Abstract:Generating a surgical report in robot-assisted surgery, in the form of natural language expression of surgical scene understanding, can play a significant role in document entry tasks, surgical training, and post-operative analysis. Despite the state-of-the-art accuracy of the deep learning algorithm, the deployment performance often drops when applied to the Target Domain (TD) data. For this purpose, we develop a multi-layer transformer-based model with the gradient reversal adversarial learning to generate a caption for the multi-domain surgical images that can describe the semantic relationship between instruments and surgical Region of Interest (ROI).

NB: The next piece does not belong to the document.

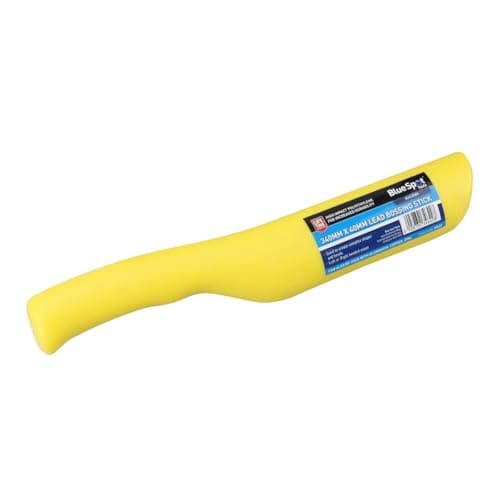 Image of Blue Spot Tools 40mm Lead Bossing Stick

In the gradient reversal adversarial learning scheme, the gradient multiplies with a negative constant and updates adversarially in backward propagation, discriminating between the source and target domains and emerging domain-invariant features. We also investigate model calibration with label smoothing technique and the effect of a well-calibrated model for the penultimate layer's feature representation and Domain Adaptation (DA). We annotate two robotic surgery datasets of MICCAI robotic scene segmentation and Transoral Robotic Surgery (TORS) with the captions of procedures and empirically show that our proposed method improves the performance in both source and target domain surgical reports generation in the manners of unsupervised, zero-shot, one-shot, and few-shot learning.